■ WRITTEN PROBLEM A:
Reproduce word for word the stretch of the Form 8-K cover page from "Delaware   001-39768" through "offices)   (Zip Code)".

■ PASSAGE GIVEN:
SECURITIES AND EXCHANGE COMMISSION

Washington, D.C. 20549

 

 

 

FORM 8-K

 

 

 

CURRENT REPORT

PURSUANT TO SECTION 13 OR 15(D)

OF THE SECURITIES EXCHANGE ACT OF 1934

 

Date of Report (Date of earliest event reported): December 10, 2020

 

Revolution Acceleration Acquisition Corp

(Exact name of registrant as specified in its charter)

 

 

 

Delaware   001-39768   85-2994421
(State or other jurisdiction   (Commission File Number)   (I.R.S. Employer
of incorporation)     Identification No.)

 

1717 Rhode Island Avenue, NW 10th floor    
Washington, D.C.   20036
(Address of principal executive offices)   (Zip Code)

 

(202) 776-1400

(Registrant’s telephone number, including area code)

 

 

 

Not Applicable

(Former name or former address, if changed since last report)

 

Check the appropriate box below if the Form 8-K filing is intended to simultaneously satisfy the filing obligation of the registrant under any of the following provisions:

 

Written communications pursuant to Rule 425 under the Securities Act (17 CFR 230.425)

 

Soliciting material pursuant to Rule 14a-12 under the Exchange Act (17 CFR 240.14a-12)

 

Pre-commencement communications pursuant to Rule 14d-2(b) under the Exchange Act (17 CFR 240.14d-2(b))

 

Pre-commencement communications pursuant to Rule 13e-4(c) under the Exchange Act (17 CFR 240.13e-4(c))

 

Securities registered pursuant to Section 12(b) of the Securities Exchange Act of 1934:

 

Title of each class  

Trading Symbol(s)

■ INFORMATION SUPPLIED:

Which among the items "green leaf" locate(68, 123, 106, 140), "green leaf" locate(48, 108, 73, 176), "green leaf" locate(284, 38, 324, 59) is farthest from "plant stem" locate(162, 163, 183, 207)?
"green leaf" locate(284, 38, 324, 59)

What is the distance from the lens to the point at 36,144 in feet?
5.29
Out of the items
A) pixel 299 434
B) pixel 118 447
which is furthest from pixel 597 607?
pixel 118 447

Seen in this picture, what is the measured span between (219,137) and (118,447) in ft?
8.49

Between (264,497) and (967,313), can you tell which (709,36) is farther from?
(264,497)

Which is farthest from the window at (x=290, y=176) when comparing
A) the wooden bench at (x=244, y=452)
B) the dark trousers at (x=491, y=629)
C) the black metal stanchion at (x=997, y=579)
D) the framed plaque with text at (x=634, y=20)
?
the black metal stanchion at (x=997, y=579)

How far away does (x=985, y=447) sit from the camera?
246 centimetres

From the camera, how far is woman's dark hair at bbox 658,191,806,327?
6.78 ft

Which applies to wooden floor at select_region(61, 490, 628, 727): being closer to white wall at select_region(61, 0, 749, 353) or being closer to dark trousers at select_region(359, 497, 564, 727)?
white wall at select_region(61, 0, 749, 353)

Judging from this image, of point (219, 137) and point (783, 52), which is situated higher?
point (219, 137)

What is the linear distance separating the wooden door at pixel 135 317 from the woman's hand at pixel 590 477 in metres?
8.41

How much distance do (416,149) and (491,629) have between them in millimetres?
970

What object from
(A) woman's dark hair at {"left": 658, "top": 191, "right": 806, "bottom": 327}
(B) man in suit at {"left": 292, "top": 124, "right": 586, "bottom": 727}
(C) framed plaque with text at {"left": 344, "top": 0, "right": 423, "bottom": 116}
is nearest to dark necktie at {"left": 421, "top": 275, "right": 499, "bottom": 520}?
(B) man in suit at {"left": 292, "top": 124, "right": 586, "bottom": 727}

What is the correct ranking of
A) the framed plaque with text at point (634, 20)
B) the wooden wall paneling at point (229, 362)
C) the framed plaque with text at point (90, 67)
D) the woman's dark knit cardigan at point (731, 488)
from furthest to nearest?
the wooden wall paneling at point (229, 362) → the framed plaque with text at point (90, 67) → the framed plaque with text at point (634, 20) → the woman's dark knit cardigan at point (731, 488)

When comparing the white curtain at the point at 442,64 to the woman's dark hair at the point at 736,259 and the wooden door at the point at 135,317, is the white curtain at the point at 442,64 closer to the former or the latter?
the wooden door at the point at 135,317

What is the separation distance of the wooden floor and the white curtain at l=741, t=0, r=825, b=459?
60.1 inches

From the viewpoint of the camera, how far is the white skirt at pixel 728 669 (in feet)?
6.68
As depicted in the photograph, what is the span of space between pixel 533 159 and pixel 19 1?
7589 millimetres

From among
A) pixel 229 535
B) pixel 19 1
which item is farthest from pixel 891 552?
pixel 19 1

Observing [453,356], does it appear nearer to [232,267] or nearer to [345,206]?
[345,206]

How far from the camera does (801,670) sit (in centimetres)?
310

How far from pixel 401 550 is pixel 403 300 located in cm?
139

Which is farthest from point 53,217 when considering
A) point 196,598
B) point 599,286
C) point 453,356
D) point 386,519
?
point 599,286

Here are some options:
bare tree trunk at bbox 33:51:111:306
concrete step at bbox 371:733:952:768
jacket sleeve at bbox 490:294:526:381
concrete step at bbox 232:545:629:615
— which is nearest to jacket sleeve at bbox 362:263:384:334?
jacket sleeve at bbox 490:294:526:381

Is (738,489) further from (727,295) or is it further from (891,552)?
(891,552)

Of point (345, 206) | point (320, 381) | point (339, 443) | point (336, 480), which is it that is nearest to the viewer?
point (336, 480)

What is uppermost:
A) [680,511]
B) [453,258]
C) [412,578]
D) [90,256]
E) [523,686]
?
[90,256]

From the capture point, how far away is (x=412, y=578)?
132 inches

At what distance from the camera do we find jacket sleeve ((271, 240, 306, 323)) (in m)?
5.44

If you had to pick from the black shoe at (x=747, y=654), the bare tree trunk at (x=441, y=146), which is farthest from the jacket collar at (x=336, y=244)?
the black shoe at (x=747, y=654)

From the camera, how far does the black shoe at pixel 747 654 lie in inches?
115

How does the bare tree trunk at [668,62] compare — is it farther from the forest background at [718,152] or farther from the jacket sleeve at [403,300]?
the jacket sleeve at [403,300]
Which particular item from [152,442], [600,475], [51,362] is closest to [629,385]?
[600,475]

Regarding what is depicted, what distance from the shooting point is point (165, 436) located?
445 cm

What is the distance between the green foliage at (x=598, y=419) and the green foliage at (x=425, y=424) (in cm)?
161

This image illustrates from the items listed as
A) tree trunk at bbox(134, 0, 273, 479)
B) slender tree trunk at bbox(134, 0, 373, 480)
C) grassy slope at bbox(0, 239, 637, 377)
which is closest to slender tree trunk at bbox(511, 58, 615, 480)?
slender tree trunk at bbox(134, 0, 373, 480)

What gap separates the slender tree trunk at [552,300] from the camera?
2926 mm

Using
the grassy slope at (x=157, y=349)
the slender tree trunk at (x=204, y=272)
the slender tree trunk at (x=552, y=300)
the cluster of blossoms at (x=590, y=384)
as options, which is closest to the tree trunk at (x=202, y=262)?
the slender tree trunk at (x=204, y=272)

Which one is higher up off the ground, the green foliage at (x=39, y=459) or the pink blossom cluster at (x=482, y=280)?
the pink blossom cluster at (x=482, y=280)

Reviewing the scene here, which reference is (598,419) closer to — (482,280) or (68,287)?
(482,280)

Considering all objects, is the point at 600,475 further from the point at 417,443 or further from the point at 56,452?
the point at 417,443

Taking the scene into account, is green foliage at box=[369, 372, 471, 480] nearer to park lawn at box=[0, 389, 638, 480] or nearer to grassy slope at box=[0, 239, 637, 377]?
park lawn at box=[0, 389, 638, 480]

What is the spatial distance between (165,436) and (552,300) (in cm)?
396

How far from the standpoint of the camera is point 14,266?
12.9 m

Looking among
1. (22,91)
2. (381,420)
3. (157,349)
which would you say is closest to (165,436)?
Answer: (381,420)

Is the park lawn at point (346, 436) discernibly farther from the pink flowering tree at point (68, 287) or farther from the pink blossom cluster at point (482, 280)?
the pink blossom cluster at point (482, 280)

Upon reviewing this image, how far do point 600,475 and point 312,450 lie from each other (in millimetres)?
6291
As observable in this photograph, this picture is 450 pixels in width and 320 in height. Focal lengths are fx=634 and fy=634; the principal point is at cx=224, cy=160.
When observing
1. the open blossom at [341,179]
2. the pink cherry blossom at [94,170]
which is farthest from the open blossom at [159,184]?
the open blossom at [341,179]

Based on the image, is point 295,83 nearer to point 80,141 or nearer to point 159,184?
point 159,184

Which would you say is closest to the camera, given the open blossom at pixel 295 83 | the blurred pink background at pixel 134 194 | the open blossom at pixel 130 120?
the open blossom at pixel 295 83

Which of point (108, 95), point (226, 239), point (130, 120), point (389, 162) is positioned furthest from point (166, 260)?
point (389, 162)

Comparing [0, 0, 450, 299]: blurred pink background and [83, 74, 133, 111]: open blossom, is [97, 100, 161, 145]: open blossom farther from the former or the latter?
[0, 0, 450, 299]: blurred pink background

■ WRITTEN PROBLEM B:
Collect every line of the records that contains the string "scene". Case counts.

■ FINISHED ANSWER A:
Delaware   001-39768   85-2994421
(State or other jurisdiction   (Commission File Number)   (I.R.S. Employer
of incorporation)     Identification No.)

 

1717 Rhode Island Avenue, NW 10th floor    
Washington, D.C.   20036
(Address of principal executive offices)   (Zip Code)

■ FINISHED ANSWER B:
Reviewing the scene here, which reference is (598,419) closer to — (482,280) or (68,287)?
Taking the scene into account, is green foliage at box=[369, 372, 471, 480] nearer to park lawn at box=[0, 389, 638, 480] or nearer to grassy slope at box=[0, 239, 637, 377]?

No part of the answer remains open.